Cardenas estimated that it takes about 20 minutes to run the analysis on an exome sequencing file, and between seven and eight hours on a genome sequencing file, depending on the machine.
He added that the tool's user interface makes it easy to use. "It's very simple. It's a form that people fill, add their patients, and click a button and get their results," he said. "That's what people like, especially the doctors. They like to have their results very fast."
As he and his colleagues reported in their paper, they validated Mendel,MD using 19 exome VCF files they obtained from 11 different clinical cases that had been previously published. The tool was able to independently identify the correct gene and variant for all these cases.
They also applied the tool to a cohort of 57 patients from GENE–Núcleo de Genética Médica, a genetic testing laboratory in Belo Horizonte, Brazil, with suspected but undiagnosed genetic conditions. Using their tool and the patients' exome sequences, they reached a definitive diagnosis in 29 of the cases.
They similarly used Mendel,MD to analyze the exomes of 42 children with early-onset epileptic encephalopathy from Children's University Hospital in Dublin, Ireland. Here, Cardenas and his colleagues reported identifying disease-causing mutations in 26 percent of the patients, including one novel gene.

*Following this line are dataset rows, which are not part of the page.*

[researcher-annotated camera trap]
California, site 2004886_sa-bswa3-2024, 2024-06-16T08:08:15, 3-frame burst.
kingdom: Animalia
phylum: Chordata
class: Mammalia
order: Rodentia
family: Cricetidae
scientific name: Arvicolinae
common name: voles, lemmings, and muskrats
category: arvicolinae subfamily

Cardenas added that to ensure that their tool was user-friendly, he and his colleagues also tasked graduate students with testing it. The students were given VCF files from one of the GENE–Núcleo de Genética Médica cases for analysis. Six of the seven students, they reported, were able to correctly identify the disease-causing variant.
Mayo's Hart said that he tried running the tool but had "some issues with it working." He said that that's not unusual with new tools when they start to see new data to which they haven't previously been exposed.

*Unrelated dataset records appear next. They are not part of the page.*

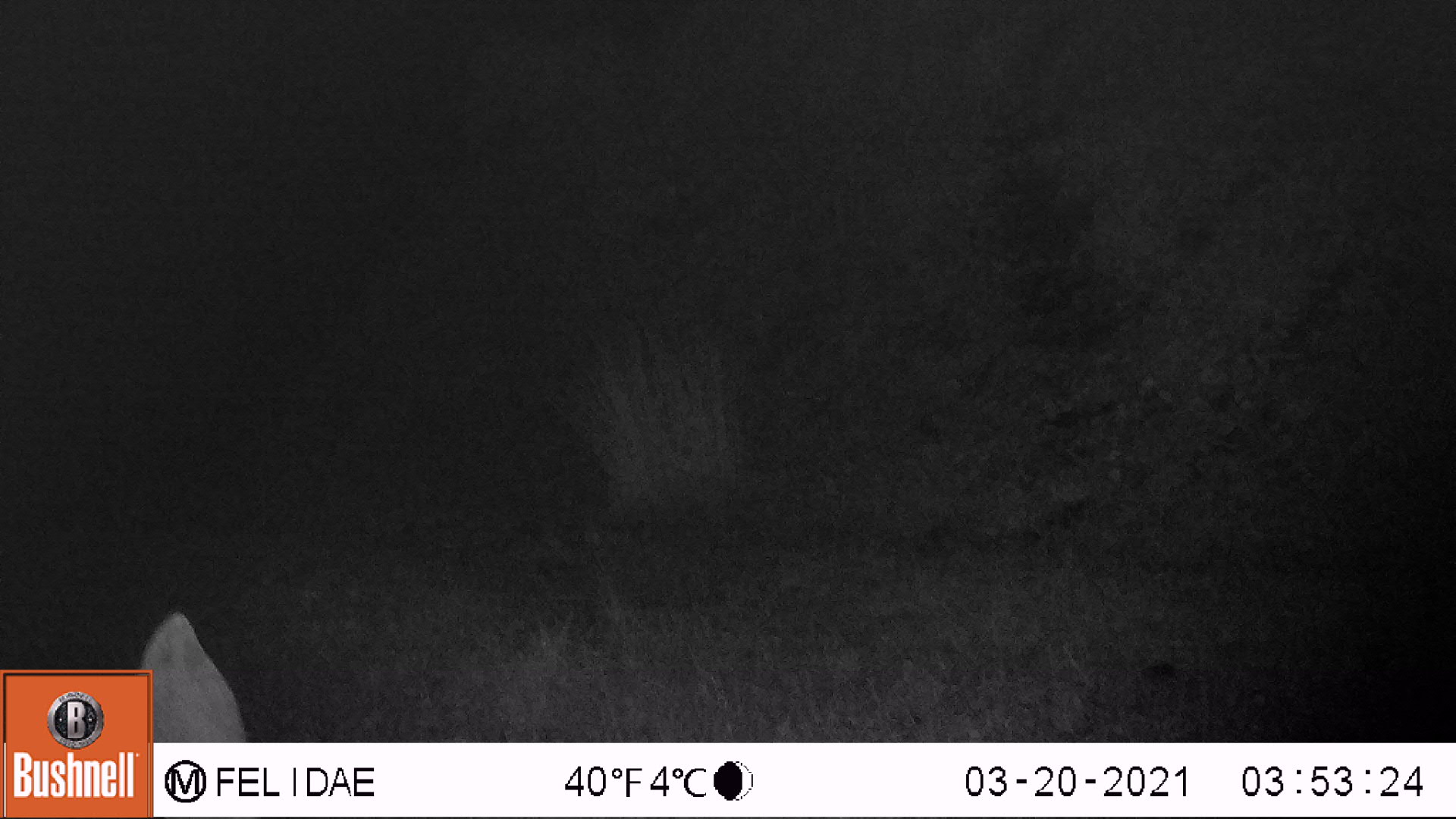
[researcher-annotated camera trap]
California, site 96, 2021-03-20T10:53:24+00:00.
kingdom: Animalia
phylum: Chordata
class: Mammalia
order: Artiodactyla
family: Cervidae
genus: Odocoileus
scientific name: Odocoileus hemionus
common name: mule deer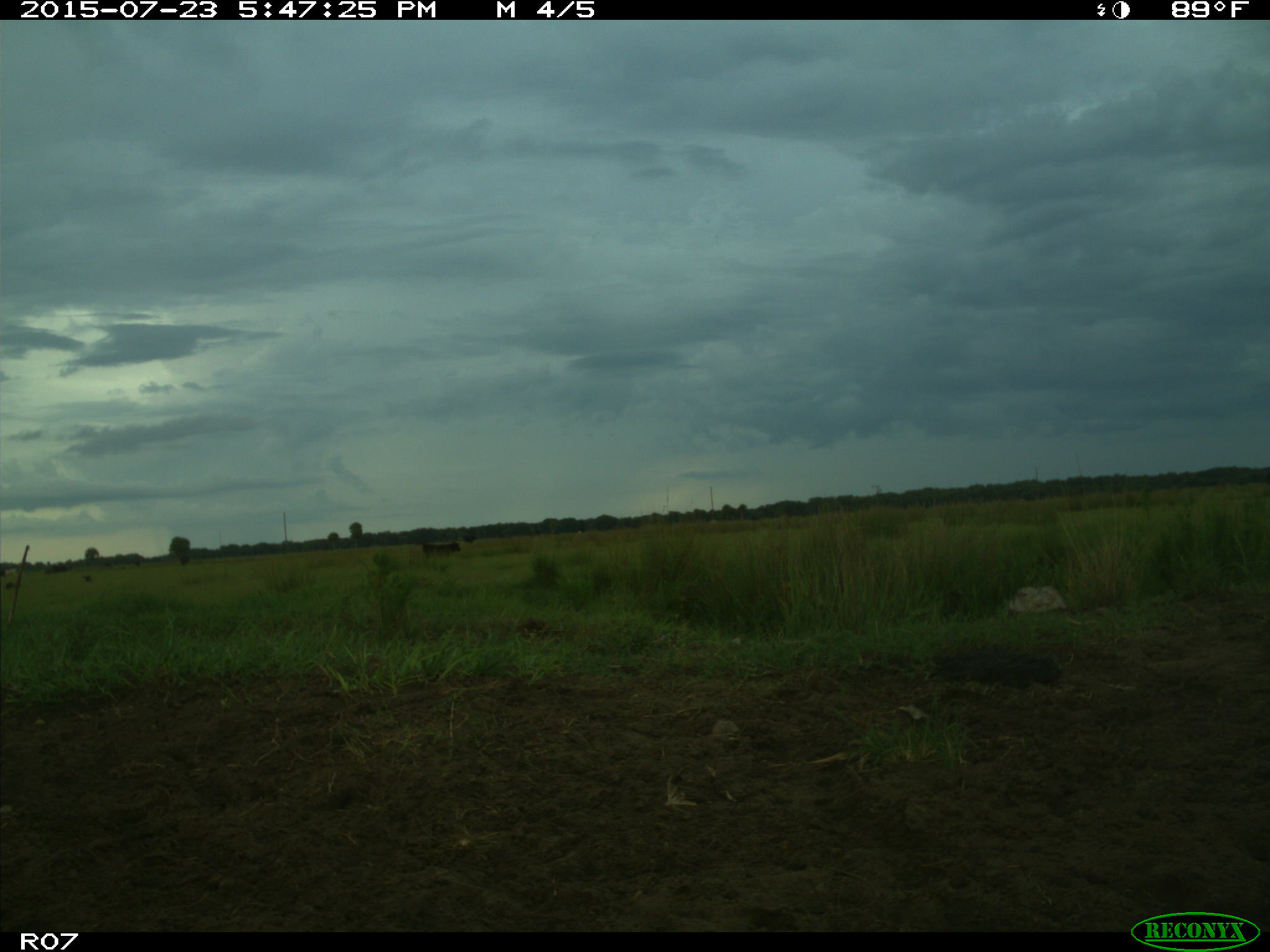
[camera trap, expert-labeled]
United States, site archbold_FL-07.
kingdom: Animalia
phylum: Chordata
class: Mammalia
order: Artiodactyla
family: Bovidae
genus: Bos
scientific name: Bos taurus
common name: domestic cow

He added that software tools like this are "not one-and-done solutions" but continue to be developed after publication. Since Cardenas has made the code available on Github, Hart said, other developers could also build upon and extend it.
Cardenas, who is now at the startup Genomics Medicine Ireland, said Mendel,MD continues to be used there to analyze data from patients with rare diseases as well as by his former advisor to examine clinical cases in Brazil. He noted that it can be downloaded by anyone, anywhere, and he envisions it as a tool for busy clinicians.
Hart, though, sees more of a role in research labs for Mendel,MD. He said that many people pursuing clinical sequencing already have workflows in place and that changing a clinical workflow is a much more involved process than it is in a research lab.
Hart also noted drawbacks of website-based tools like Mendel,MD. First, outside users can't be sure that when they upload large datasets, the server will be able to handle them. Also, especially for clinical samples, uploading to a server raises privacy issues. In addition, he said, users have to rely on the developer to keep the tool up to date and the developer may have moved on to their next project. Hart added that a tool like Mendel,MD is challenging to keep current, as its user interface also has to be updated.
The tool, though, can also be brought in house, he said.
Cardenas said that he has plans to keep supporting the tool and intends to add a few new features. Specifically, he said, he wants to add 1,000 new genomes to his database as well as add support for CNV and population analysis.
"My plan is to continue doing support for this tool, but also expand it and add some new methods, update the databases, and make sure this scales well to the genome level," Cardenas said.